The back-end still looked something like the WordPress I knew, but the layout was greatly improved, much more intuitive with many new functions. Like the earlier versions, it was still lean and fast. Unlike earlier versions, it was no longer a lightweight toy. It could now stand-in as a full fledged CMS in most circumstances.
Back end functions were certainly easier to use. For example, when writing or editing a post it was much easier to switch away from the WYSIWYG processor to the simple HTML text editor that I prefer. Installing plugins was now a one click process with no copying and pasting code, and WordPress would even issue a warning if a plugin hadn’t been tested on the version of WordPress being used. Even better, there was a theme available that could be customized from a GUI without ever touching a line of code.
The upgrade cycle is pretty rapid at WordPress, perhaps a little too rapid for my liking.
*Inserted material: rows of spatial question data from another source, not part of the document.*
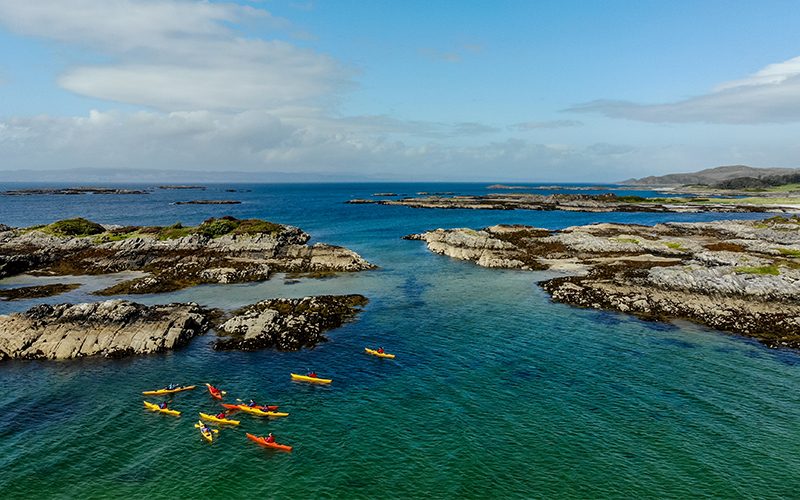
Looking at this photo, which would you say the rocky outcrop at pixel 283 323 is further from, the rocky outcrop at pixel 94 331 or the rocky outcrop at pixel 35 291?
the rocky outcrop at pixel 35 291

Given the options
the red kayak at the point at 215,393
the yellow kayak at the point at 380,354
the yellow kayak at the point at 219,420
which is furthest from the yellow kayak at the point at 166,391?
the yellow kayak at the point at 380,354

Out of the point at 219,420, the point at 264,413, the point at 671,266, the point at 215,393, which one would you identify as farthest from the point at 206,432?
the point at 671,266

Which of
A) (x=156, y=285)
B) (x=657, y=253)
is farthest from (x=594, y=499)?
(x=657, y=253)

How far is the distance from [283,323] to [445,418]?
73.4 ft

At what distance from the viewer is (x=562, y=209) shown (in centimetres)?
19125

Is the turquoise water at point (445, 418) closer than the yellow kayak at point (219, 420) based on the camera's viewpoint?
Yes

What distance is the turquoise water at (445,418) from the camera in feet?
82.1

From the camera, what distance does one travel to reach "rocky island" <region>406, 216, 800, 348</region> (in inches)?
1975

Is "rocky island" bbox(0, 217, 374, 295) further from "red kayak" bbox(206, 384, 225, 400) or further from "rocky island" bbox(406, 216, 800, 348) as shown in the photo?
"red kayak" bbox(206, 384, 225, 400)

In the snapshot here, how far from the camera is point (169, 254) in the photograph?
80312 millimetres

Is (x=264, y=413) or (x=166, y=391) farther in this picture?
(x=166, y=391)

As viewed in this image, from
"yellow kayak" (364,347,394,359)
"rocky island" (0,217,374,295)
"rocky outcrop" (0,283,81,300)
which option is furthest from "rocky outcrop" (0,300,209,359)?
"yellow kayak" (364,347,394,359)

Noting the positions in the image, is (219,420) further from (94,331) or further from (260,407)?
(94,331)

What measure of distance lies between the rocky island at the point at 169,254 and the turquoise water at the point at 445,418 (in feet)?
88.4
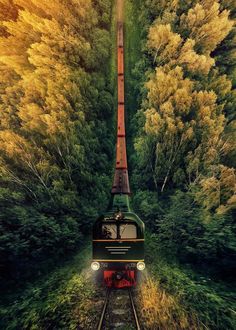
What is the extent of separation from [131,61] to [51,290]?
53.1 feet

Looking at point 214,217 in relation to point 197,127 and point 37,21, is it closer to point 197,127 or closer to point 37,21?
point 197,127

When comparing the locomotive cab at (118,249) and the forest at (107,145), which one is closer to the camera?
the locomotive cab at (118,249)

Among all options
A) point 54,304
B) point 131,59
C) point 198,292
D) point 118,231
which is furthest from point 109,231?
point 131,59

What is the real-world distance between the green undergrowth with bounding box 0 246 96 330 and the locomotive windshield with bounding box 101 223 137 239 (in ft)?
6.13

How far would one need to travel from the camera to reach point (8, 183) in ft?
47.2

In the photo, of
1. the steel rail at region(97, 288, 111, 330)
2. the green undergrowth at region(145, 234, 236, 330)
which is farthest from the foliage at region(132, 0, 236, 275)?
the steel rail at region(97, 288, 111, 330)

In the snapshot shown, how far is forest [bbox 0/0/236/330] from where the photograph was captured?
11.8 m

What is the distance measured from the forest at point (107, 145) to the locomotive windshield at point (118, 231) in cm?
179

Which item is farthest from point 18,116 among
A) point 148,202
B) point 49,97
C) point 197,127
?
point 197,127

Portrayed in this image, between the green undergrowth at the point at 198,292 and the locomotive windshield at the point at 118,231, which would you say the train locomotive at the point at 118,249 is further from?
the green undergrowth at the point at 198,292

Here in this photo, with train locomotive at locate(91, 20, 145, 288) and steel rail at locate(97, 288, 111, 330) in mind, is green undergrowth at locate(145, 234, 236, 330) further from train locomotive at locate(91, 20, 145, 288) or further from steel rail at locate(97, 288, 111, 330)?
steel rail at locate(97, 288, 111, 330)

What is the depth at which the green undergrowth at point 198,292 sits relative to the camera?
339 inches

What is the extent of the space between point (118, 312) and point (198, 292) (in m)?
2.96

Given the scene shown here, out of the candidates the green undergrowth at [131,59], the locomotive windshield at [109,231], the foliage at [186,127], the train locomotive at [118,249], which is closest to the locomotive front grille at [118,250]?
the train locomotive at [118,249]
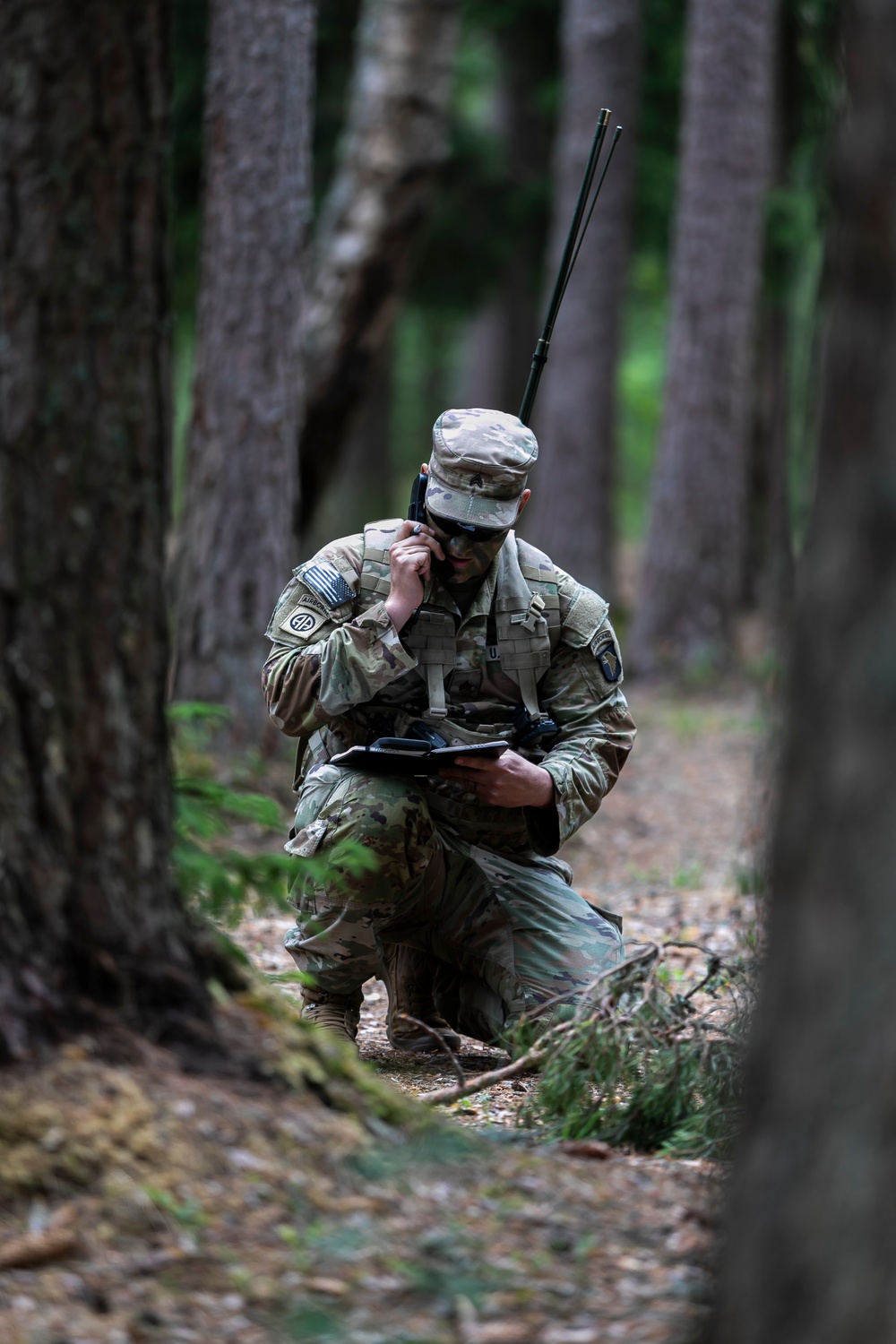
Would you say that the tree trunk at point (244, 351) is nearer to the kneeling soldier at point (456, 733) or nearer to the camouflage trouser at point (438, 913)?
the kneeling soldier at point (456, 733)

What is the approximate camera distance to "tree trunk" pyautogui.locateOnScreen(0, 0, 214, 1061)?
2359 millimetres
Right now, they’re up to release 3.1.3. Upgrades can be handled with a single click, which has worked flawlessly for me all but once, when the upgrade of a site I was developing failed. I won’t be using point-and-click to upgrade the platform again. A manual upgrade is simple, and much safer in the long run.
The plug-in repository contains plenty of developer features, like caching tools to greatly increase speed, lower bandwidth usage and server load, essential on busy sites. One cool plug-in serves up pages optimized for mobile devices when it detects a smart phone or pad. Because most of the plugins are developed by the user community and may not have been fully tested, caution is recommended. I look at the plugin’s user rating and then look at the project’s web site before deciding if to install.
There can be some problems with WordPress and it still has limitations, but so does every other CMS platform I’ve ever used. Do I think WordPress is the bomb? Let me put it this way: These days, the first thing I try to figure out about a new web site I’m going to build is, can it be done on WordPress. If it can, my job will be that much easier.